Their experiences were very different, but they all brought back fond memories of their internships abroad. Seven third-year nursing students at the Ifsi (Nursing Training Institute) in Chartres carried out an internship abroad, for five or nine weeks, to discover worlds sometimes very far from what they live. and will live in their professional career in France.

The School of Nurses and Caregivers (Ifsi) in Chartres is organizing a job dating this Friday

Some have traveled to Argentina, Madagascar, Sri Lanka and Belgium. Apart from Belgium, where the situation of hospitals and medical and care practices are very similar to those in France, they have touched other worlds.
Like Yuli, who left for Argentina, a little at the last minute, since her wish had initially been for Peru. But the tense political situation in the country got the better of this project. Still, the experience in Argentina was no less rich.
“Over there, the staff have the feeling that in Europe we have much better knowledge than theirs. However, this is not quite the case. They benefit from good knowledge but do not have the means to apply it”, she noted, in particular because of the glaring lack of means faced by health personnel and structures. “The materials are used for several patients and only for those who have been able to pay,” she recalls. “It’s very disturbing at first, but you get used to it. » Many European students are welcomed for internships in this country.
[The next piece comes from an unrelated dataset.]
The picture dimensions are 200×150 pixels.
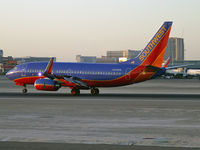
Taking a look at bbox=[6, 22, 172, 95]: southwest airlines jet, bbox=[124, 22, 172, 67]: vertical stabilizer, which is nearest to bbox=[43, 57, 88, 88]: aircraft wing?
bbox=[6, 22, 172, 95]: southwest airlines jet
These students with a heterogeneous background who want to become nurses, caregivers or paramedics in Chartres

Same observation of practical difficulties in Madagascar, with, in addition, logistical problems, in particular water, electricity and Internet cuts, which do not facilitate the work of local health professionals. “When we see in what conditions they work, it makes us put the conditions in France into perspective,” said Romane and Lola.
In Sri Lanka, access to healthcare is free for everyone, except long-term care. But the reception conditions for patients and medical staff are more like the French dispensaries of yesteryear, with large rooms full of patients, where doctors move from one patient to another. “Over there, the students are sometimes about thirty to follow the doctors to learn the trade”, noted Sabrina and Marie who were marked by “the lack of hygiene and safety protocols in the care, even if we imagined that would be worse”.
Emma and Claire-Marie were confronted, in Belgium, with the same problems as in France. For example strikes in emergencies or services that close for lack of sufficient personnel.

On a voluntary basis

“These internships abroad are done on a voluntary basis,” confirmed Florence Reuiller, coordinator of international internships and Erasmus programs (European region action scheme for the mobility of university students).
Their experience is compiled into a graded report that also counts towards passing their final exam at the end of the year. But it is above all, according to the participants and the supervising team, a great experience and a good business card for the future. “They are stepping out of their comfort zone doing this. And that counts for the future”, affirmed Florence Reuiller.